- TEKSTFRAGMENT:

Ingediend | 29 oktober 2012 |
---|---|
Beantwoord | 22 november 2012 (na 24 dagen) |
Indieners | Agnes Mulder (CDA), Pieter Omtzigt (CDA) |
Beantwoord door | Uri Rosenthal (VVD), Knapen (CDA) |
Onderwerpen | internationaal organisatie en beleid |
Bron vraag | https://zoek.officielebekendmakingen.nl/kv-tk-2012Z18253.html |
Bron antwoord | https://zoek.officielebekendmakingen.nl/ah-tk-20122013-627.html |
Ja.
Aangezien Al Shabaab in de afgelopen maanden nadrukkelijk in het defensief is gedrongen, is het aannemelijk dat een deel van de strijders zijn toevlucht heeft genomen naar landen in de regio. Met name Jemen en Kenia worden in dat verband genoemd. Tegelijkertijd bestaat de indruk dat een deel van de strijders is uitgeweken naar andere gebieden in Somalië, zoals Puntland en Somaliland. Ook zijn er berichten dat strijders zich hebben afgekeerd van Al Shabaab, en verspreid zijn teruggekeerd naar hun plaats van herkomst. Ik beschik niet over exacte aantallen of gedetailleerde informatie over de verspreiding.
Er wordt algemeen aangenomen dat er sprake is van een opportunistische, tactische vorm van samenwerking (bijv. ad-hoc trainingsactiviteiten). Van structurele, strategische samenwerking lijkt geen sprake. De landen in de regio hebben verschillende initiatieven genomen in de bestrijding van terrorisme. De African Union Mission in Somalia (AMISOM) bestaat uit vredestroepen van verscheidene landen uit de regio (Uganda, Burundi, Djibouti en Kenia) en voert een offensief tegen Al Shabaab in Somalië. Daarnaast bevorderen regionale organisaties als de East African Community (EAC) en de Common Market for Eastern and Southern Africa (COMESA) de samenwerking met betrekking tot zaken als grenscontrole, onderzoek en informatiedeling tussen veiligheidsdiensten. In het kader van de Intergovernmental Authority on Development (IGAD) worden juridische instrumenten ontwikkeld om de samenwerking in de regio te versterken (rechtshulp en uitleveringsverdragen).

- Verzamelde records:
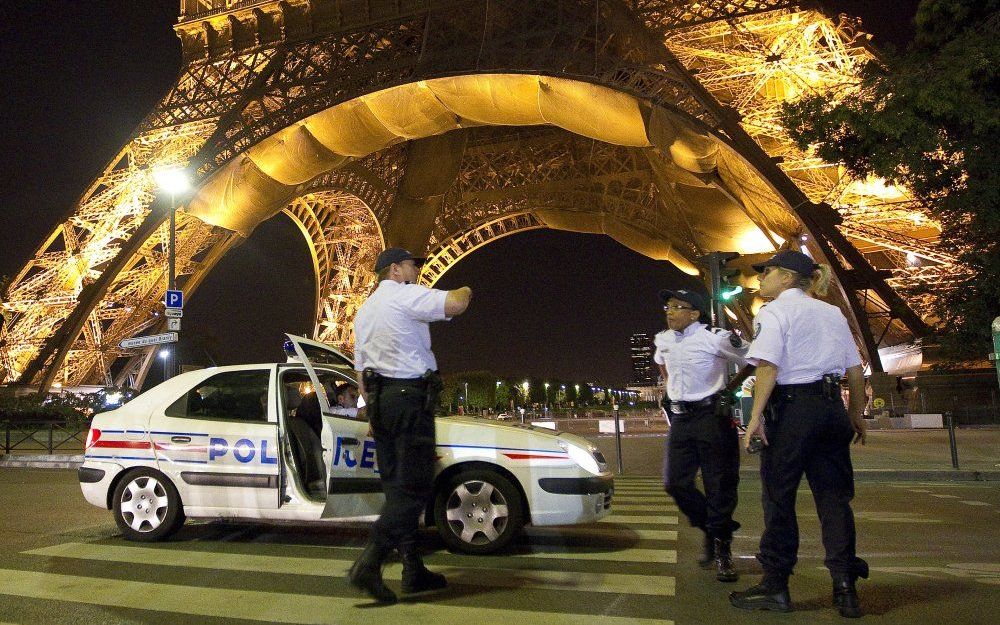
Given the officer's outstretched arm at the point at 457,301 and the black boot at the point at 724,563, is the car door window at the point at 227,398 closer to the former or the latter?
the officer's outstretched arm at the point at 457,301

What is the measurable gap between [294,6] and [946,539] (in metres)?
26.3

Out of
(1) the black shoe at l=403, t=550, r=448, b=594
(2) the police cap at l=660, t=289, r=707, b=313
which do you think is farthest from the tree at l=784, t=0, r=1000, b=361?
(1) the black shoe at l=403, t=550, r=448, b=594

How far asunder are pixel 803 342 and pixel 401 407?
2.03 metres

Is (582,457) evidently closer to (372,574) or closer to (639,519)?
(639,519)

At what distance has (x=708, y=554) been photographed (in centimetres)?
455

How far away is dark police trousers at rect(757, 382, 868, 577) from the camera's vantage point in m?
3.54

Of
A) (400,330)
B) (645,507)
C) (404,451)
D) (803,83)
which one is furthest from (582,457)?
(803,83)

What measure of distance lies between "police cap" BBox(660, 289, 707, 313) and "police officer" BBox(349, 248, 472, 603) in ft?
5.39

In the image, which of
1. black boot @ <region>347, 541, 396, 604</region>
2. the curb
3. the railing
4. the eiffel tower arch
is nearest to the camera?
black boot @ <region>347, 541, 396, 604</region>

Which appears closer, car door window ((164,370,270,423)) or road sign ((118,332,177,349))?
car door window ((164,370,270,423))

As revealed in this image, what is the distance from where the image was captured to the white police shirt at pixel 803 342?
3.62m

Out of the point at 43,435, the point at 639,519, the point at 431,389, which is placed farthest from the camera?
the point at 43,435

...

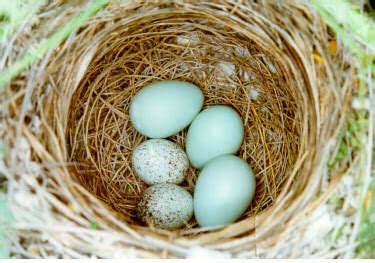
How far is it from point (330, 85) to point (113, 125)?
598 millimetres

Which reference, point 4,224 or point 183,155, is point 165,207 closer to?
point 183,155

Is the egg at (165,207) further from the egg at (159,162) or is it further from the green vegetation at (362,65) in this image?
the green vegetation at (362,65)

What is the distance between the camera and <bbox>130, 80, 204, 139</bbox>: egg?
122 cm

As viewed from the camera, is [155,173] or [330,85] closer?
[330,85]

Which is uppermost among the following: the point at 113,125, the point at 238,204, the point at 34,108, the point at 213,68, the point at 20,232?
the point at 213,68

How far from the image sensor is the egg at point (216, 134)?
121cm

- OPDRACHTEN:
1. Noem de landen waarvan volgens de tekst over Al Shabaab de vredestroepen van AMISOM afkomstig zijn.
2. Geef uit de tekst over Al Shabaab letterlijk het gedeelte terug dat opent met de woorden met "Aangezien Al Shabaab" en sluit met "over de verspreiding.".
De records zijn afkomstig uit een andere bron.

- ANTWOORDEN:
1. Uganda, Burundi, Djibouti en Kenia.

2.
Aangezien Al Shabaab in de afgelopen maanden nadrukkelijk in het defensief is gedrongen, is het aannemelijk dat een deel van de strijders zijn toevlucht heeft genomen naar landen in de regio. Met name Jemen en Kenia worden in dat verband genoemd. Tegelijkertijd bestaat de indruk dat een deel van de strijders is uitgeweken naar andere gebieden in Somalië, zoals Puntland en Somaliland. Ook zijn er berichten dat strijders zich hebben afgekeerd van Al Shabaab, en verspreid zijn teruggekeerd naar hun plaats van herkomst. Ik beschik niet over exacte aantallen of gedetailleerde informatie over de verspreiding.